- STATED EXERCISE
Copy out every line of the data below without changing a character, and omit the pictures.

- Some records
○ ○ ○ ○

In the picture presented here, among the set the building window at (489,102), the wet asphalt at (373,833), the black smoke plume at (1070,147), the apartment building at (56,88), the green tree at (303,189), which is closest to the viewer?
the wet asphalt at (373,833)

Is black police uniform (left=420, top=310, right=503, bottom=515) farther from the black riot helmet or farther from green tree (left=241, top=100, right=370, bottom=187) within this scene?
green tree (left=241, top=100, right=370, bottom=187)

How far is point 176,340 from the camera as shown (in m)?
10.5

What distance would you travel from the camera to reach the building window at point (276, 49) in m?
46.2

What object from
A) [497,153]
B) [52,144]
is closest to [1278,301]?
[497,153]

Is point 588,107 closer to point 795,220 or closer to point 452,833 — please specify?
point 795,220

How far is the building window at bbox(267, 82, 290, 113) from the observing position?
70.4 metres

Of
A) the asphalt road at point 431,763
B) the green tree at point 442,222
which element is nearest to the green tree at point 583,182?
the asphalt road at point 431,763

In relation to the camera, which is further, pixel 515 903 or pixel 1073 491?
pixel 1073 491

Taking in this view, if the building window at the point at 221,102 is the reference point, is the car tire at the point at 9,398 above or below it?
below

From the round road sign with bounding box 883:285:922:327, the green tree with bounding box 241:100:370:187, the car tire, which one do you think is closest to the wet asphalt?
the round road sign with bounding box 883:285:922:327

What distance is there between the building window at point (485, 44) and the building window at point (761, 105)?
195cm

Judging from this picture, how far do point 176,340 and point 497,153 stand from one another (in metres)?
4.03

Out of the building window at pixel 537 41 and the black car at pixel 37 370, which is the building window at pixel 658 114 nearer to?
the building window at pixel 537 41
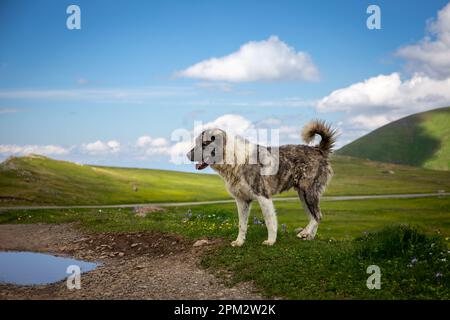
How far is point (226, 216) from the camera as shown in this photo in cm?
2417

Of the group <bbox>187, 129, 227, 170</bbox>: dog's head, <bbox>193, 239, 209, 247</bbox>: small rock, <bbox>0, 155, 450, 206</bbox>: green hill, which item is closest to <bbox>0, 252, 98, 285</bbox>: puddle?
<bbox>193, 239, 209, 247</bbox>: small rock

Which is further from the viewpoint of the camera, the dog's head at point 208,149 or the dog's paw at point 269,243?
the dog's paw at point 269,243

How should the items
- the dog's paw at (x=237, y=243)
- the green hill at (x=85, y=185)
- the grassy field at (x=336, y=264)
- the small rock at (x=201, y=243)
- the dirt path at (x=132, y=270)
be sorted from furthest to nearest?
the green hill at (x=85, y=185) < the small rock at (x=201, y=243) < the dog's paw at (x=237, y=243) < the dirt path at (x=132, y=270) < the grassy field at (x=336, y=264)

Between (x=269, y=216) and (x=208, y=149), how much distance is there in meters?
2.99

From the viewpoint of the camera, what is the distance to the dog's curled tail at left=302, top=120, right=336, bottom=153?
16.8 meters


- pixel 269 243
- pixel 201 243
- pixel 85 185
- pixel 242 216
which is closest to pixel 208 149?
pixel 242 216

○ ○ ○ ○

- ANSWER TO THIS TASK
In the picture presented here, among the set the building window at (489,102), the wet asphalt at (373,833), the black smoke plume at (1070,147), the apartment building at (56,88), the green tree at (303,189), which is closest to the viewer?
the wet asphalt at (373,833)

Is black police uniform (left=420, top=310, right=503, bottom=515) farther from the black riot helmet or farther from green tree (left=241, top=100, right=370, bottom=187) within this scene?
green tree (left=241, top=100, right=370, bottom=187)

How far is point 176,340 from the camera as shown (in m)?
10.5

What distance would you travel from the camera to reach the building window at point (276, 49) in m?
46.2

What object from
A) [497,153]
B) [52,144]
is closest to [1278,301]?
[497,153]

Is point 588,107 closer to point 795,220 or closer to point 452,833 — please specify?
point 795,220

How far is the building window at bbox(267, 82, 290, 113) from the observing position?
70.4 metres

Of
A) the asphalt road at point 431,763
B) the green tree at point 442,222
which element is nearest to the green tree at point 583,182?
the asphalt road at point 431,763

In relation to the camera, which is further, pixel 515 903 or pixel 1073 491?
pixel 1073 491

Taking in this view, if the building window at the point at 221,102 is the reference point, is the car tire at the point at 9,398 above or below it?
below

From the round road sign with bounding box 883:285:922:327, the green tree with bounding box 241:100:370:187, the car tire, which one do you think is closest to the wet asphalt?
the round road sign with bounding box 883:285:922:327

What distance is there between the building window at point (485, 44) and the building window at point (761, 105)?
195cm

Judging from this picture, how far do point 176,340 and point 497,153 stand from one another (in metres)?
4.03

Out of the building window at pixel 537 41 and the black car at pixel 37 370, which is the building window at pixel 658 114 nearer to?
the building window at pixel 537 41
How far is point (226, 216) from the camera as shown in this photo in cm?
2417

Of the group <bbox>187, 129, 227, 170</bbox>: dog's head, <bbox>193, 239, 209, 247</bbox>: small rock, <bbox>0, 155, 450, 206</bbox>: green hill, which item is closest to <bbox>0, 252, 98, 285</bbox>: puddle?
<bbox>193, 239, 209, 247</bbox>: small rock

Which is further from the viewpoint of the camera, the dog's head at point 208,149 or the dog's paw at point 269,243?
the dog's paw at point 269,243

How should the items
- the dog's paw at (x=237, y=243)
- the green hill at (x=85, y=185)
- the grassy field at (x=336, y=264)
- the small rock at (x=201, y=243)
- the dirt path at (x=132, y=270)
be sorted from furthest to nearest?
the green hill at (x=85, y=185) < the small rock at (x=201, y=243) < the dog's paw at (x=237, y=243) < the dirt path at (x=132, y=270) < the grassy field at (x=336, y=264)

Between (x=269, y=216) and (x=208, y=149), how much distance is there in meters?
2.99

From the viewpoint of the camera, what is the distance to the dog's curled tail at left=302, top=120, right=336, bottom=153?
16.8 meters


- pixel 269 243
- pixel 201 243
- pixel 85 185
- pixel 242 216
which is closest to pixel 208 149?
pixel 242 216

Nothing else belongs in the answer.